--- EXCERPTED PASSAGE ---

There are reports that users of the country's second major seaport, Mongla, are not happy with the alleged delays in clearing of the consignments lying at the port. What is worrying is that the businesses and the clearing and forwarding agents concerned have even warned of agitation unless the situation improved. As it could be gathered, the consignees are pointing a finger especially at the customs intelligence wing of the port as the latter is taking, what they claimed, inordinately long time, from 15 to 20 days, before issuing clearance certificate for consignments. The same task, as it could be learnt, was possible to be completed within three to four days in the past. At this point, the question that naturally arises is what has happened in the meanwhile that caused the customs to take more time than usual to complete its job of checking the goods before issuing 'no objection certificates' or NOCs, pertaining to them? Needless to say, such delays, if they take place, are apt to add to various charges including shipping and store rents thereby leading to higher market price of the goods so imported.
However, the Mongla Port customs commissioner was reportedly holding quite a different view of the situation blaming the delays rather on the consignees themselves, referring to the sluggish market condition resulting in some importers' reluctance to have their goods released from the port in time. Imported cars waiting for long to be cleared from the port were cited as an example as their market is dull due to the prevailing pandemic situation. There is clearly a disconnect between the conflicting stances of businesses and the port's customs officials on the issue, a problem that needs to be resolved in the interest of business as well as smooth functioning of the port.
Though the customs authority of the Mongla port is defending its position on the ground that it helped them to collect a huge sum of customs duty, one fails to understand why the same should not be the case while there is an environment of mutual understanding and trust between all stakeholders concerned at the port? Such untoward developments are no doubt disconcerting at a time when the country's economy is gradually trying to regain its pace after the punishing months of disruption caused by the lockdowns. And that is more so when one considers the port's impressive container-handling record during the immediate past fiscal year (2019-20). Actually, the port, despite the lockdown-induced slowdowns, had handled, as the reports go, close to 60, 000 TEUs (Twenty Equivalent Units) of containers as well as some 11 million tonnes of goods earning a profit of more than Tk 1.15 billion for the country.
In fact, a seaport's reputation goes hand in hand with the agility and speed with which it can handle the cargoes arriving at or leaving its jetties. And the present state of stalemate at the Mongla port does not definitely speak well of it in that regard. Hopefully, those running the affairs of the Mongla port are alive to the seriousness of the matter. Under the circumstances, both the customs authorities and the aggrieved parties at the port should sit together and hold talks to sort out their differences in the interest of maintaining peace and a helpful working atmosphere at the port.

--- ENTRIES SHOWN ---

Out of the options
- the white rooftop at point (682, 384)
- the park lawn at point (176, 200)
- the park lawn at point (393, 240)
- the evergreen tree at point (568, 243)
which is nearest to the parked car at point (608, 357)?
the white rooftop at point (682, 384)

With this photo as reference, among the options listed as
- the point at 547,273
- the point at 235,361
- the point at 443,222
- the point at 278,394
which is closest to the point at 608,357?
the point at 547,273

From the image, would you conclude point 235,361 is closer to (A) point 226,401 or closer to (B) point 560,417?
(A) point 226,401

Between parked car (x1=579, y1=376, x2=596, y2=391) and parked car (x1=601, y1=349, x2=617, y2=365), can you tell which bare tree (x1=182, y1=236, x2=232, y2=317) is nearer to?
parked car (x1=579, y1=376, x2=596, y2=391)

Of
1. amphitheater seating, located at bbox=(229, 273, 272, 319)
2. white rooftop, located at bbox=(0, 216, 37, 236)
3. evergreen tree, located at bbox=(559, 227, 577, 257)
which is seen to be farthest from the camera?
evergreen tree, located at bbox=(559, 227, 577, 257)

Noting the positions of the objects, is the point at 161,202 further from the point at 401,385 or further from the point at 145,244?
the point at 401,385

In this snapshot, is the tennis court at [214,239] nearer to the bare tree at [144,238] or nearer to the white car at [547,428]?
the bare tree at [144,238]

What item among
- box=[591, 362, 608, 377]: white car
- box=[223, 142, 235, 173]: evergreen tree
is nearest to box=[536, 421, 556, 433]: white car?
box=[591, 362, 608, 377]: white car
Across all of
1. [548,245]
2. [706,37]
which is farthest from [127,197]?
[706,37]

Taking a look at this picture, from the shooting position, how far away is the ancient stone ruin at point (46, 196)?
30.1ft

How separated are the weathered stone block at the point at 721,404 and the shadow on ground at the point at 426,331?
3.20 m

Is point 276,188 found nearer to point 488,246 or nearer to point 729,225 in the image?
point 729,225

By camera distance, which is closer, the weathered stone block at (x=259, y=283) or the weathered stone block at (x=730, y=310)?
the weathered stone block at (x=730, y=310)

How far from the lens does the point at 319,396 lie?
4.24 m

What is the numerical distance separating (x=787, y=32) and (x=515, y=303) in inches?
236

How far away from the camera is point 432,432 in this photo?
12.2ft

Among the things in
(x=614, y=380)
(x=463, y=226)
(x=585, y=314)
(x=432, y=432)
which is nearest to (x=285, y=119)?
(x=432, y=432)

---

▸ WHAT YOU WILL DO
**a)** In the piece on Mongla port delays, rewrite the passage starting with "In fact, a seaport's" and going on through "atmosphere at the port.", with "stalemate" changed to "deadlock".
**b)** According to the piece on Mongla port delays, how long do the consignees claim the customs intelligence wing takes before issuing a clearance certificate for consignments?

▸ RESPONSES BY TASK
**a)**
In fact, a seaport's reputation goes hand in hand with the agility and speed with which it can handle the cargoes arriving at or leaving its jetties. And the present state of deadlock at the Mongla port does not definitely speak well of it in that regard. Hopefully, those running the affairs of the Mongla port are alive to the seriousness of the matter. Under the circumstances, both the customs authorities and the aggrieved parties at the port should sit together and hold talks to sort out their differences in the interest of maintaining peace and a helpful working atmosphere at the port.

**b)** From 15 to 20 days.